▶ _ACTIVITY_
Write only the number of lines in the entries below that contain the string "scientific".

▶ _DATA_

[Start of section]

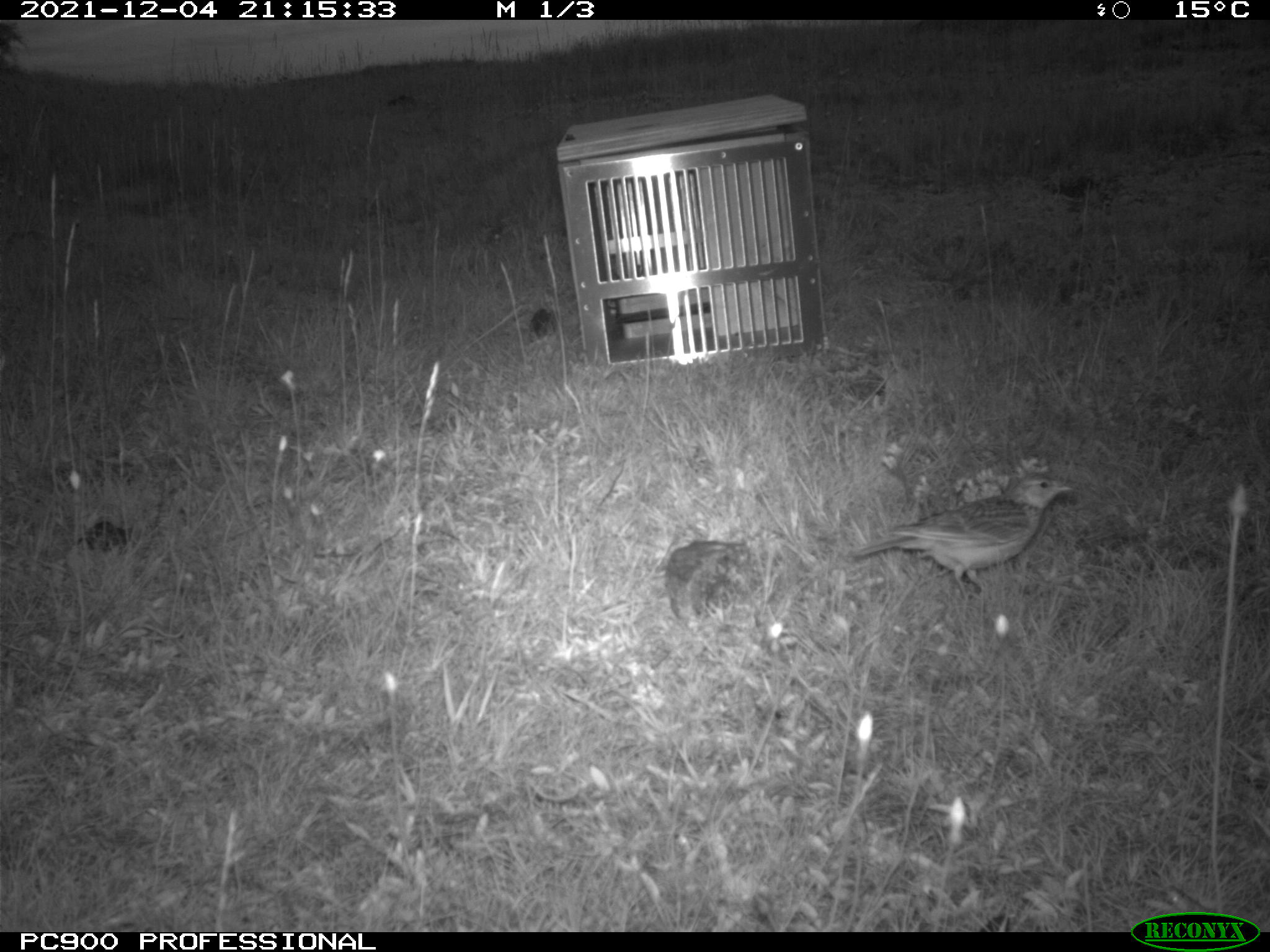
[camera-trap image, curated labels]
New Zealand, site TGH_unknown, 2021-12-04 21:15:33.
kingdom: Animalia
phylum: Chordata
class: Aves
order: Passeriformes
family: Motacillidae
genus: Anthus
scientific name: Anthus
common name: pipit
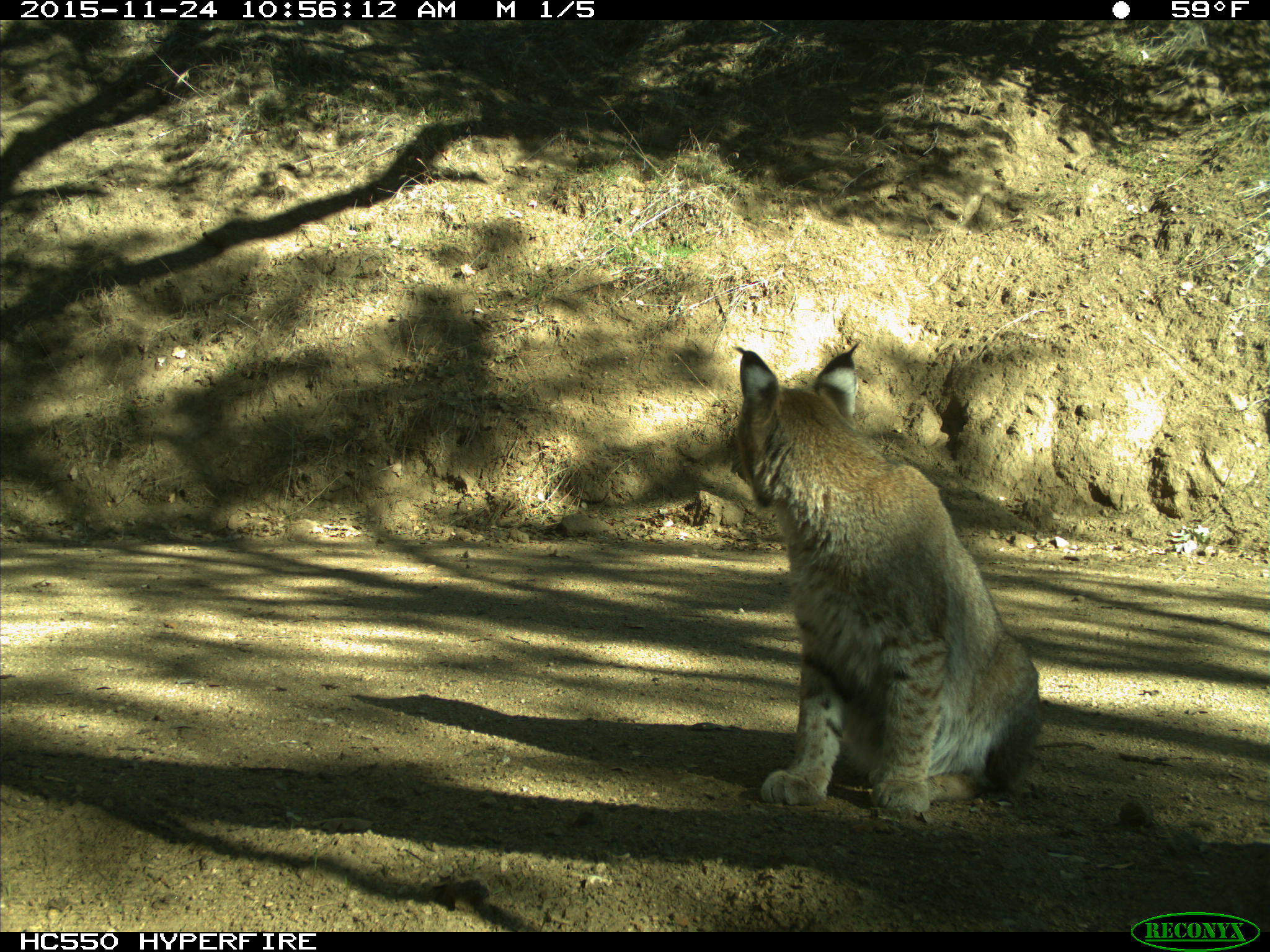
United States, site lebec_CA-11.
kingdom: Animalia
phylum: Chordata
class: Mammalia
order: Carnivora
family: Felidae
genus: Lynx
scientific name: Lynx rufus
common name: bobcat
Lynx rufus (bobcat).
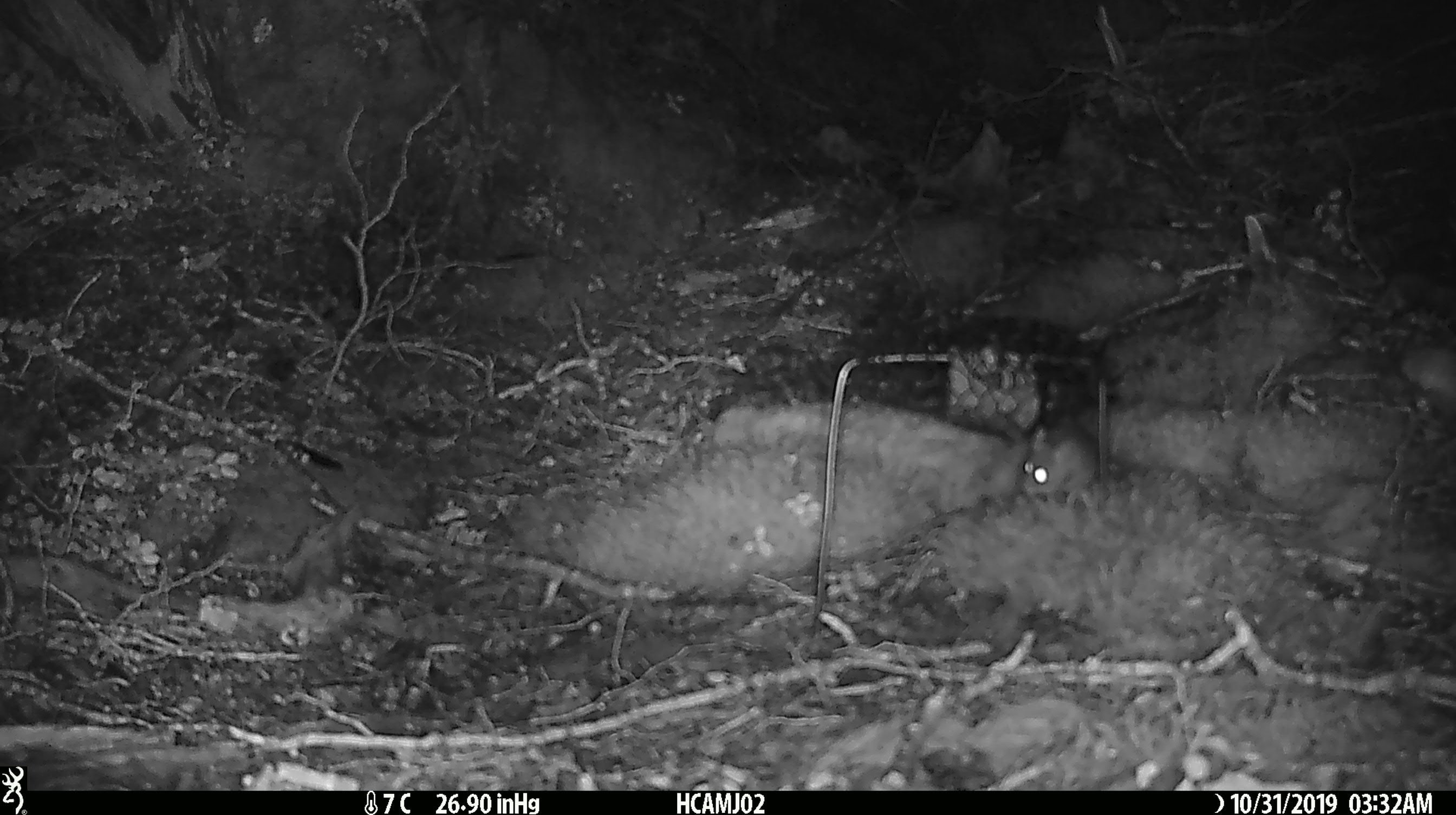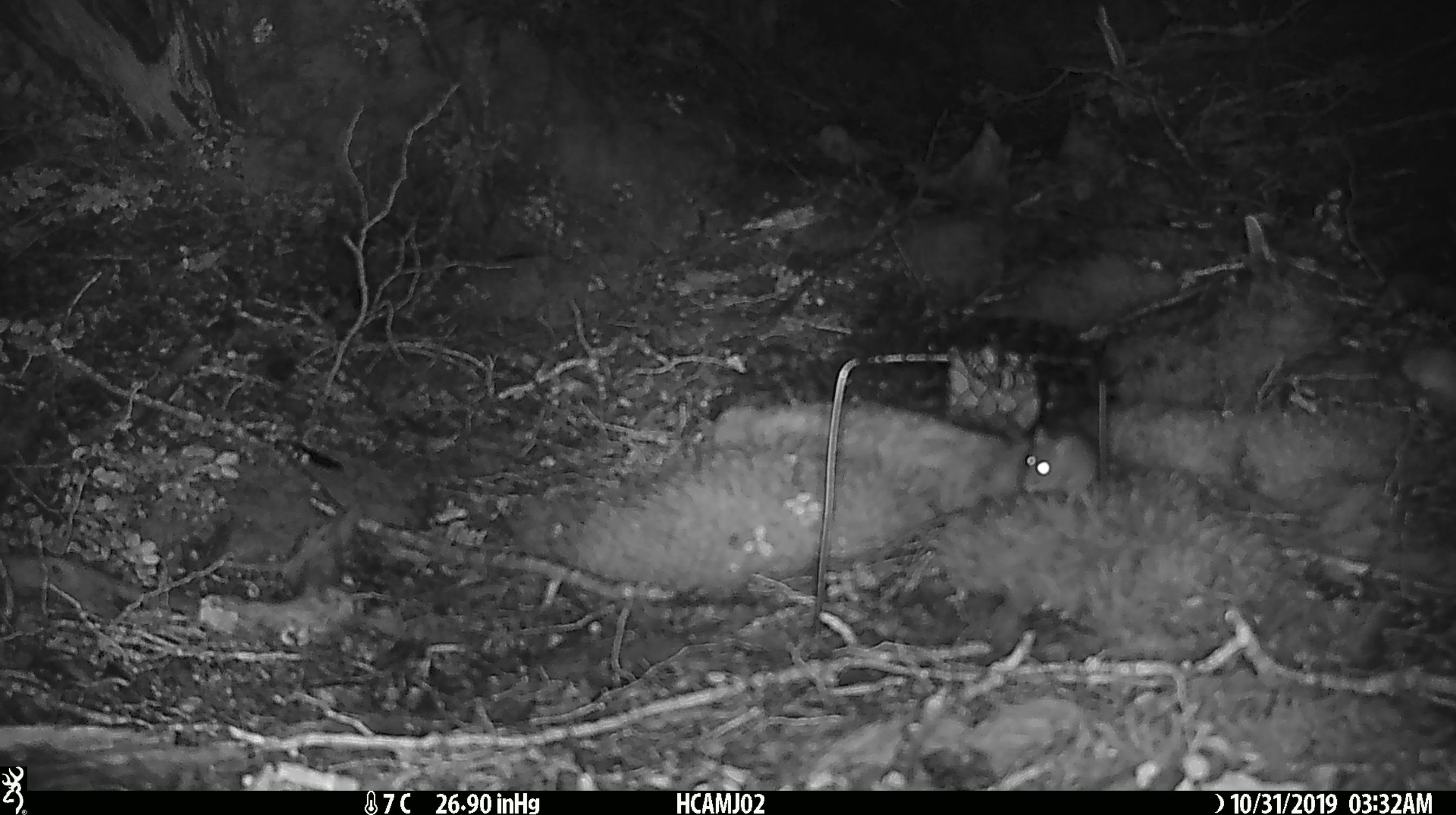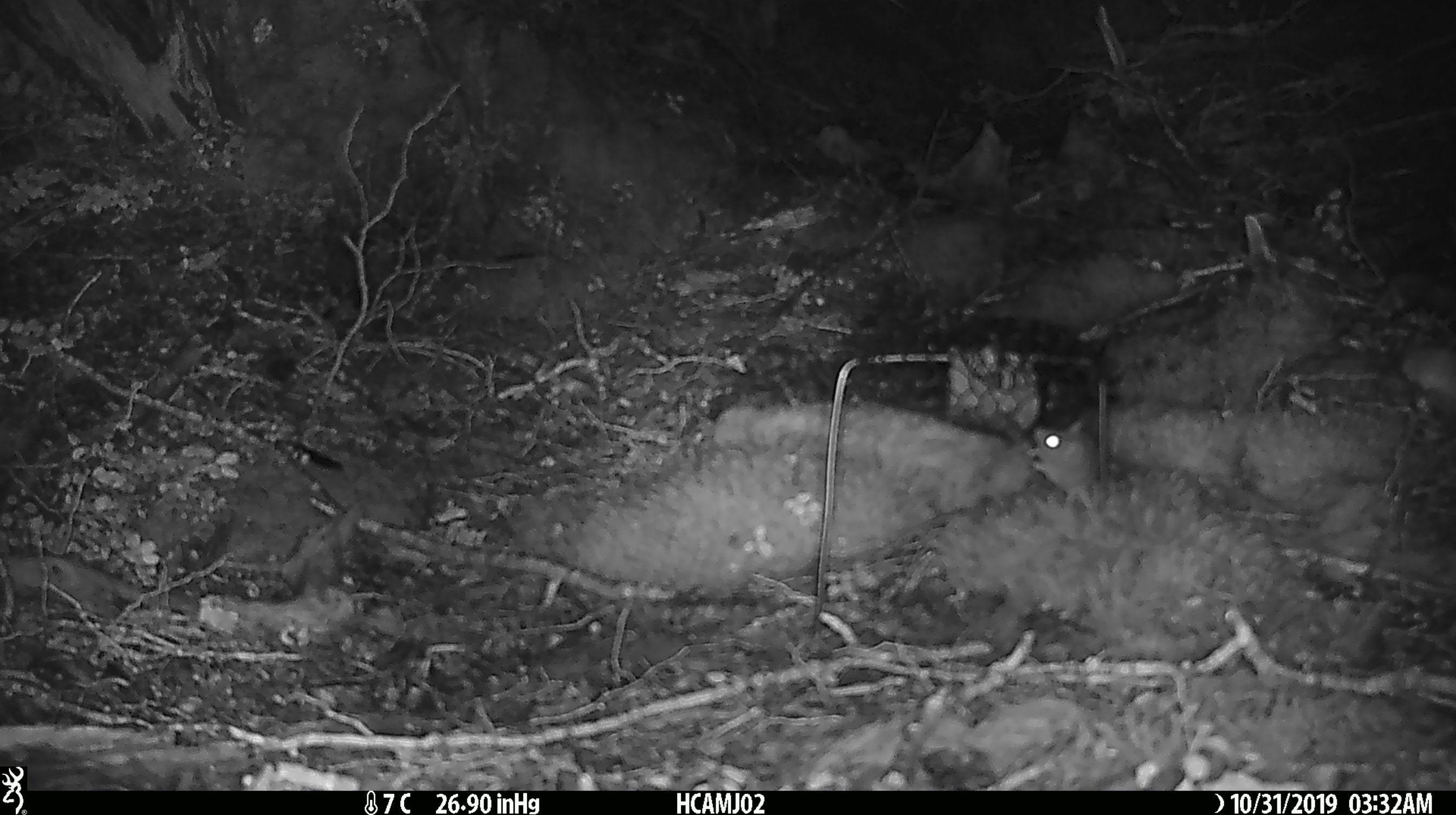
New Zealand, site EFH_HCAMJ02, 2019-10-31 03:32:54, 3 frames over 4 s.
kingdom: Animalia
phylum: Chordata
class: Mammalia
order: Rodentia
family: Muridae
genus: Mus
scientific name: Mus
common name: mouse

[End of section]

▶ _WRITTEN RESPONSE_
3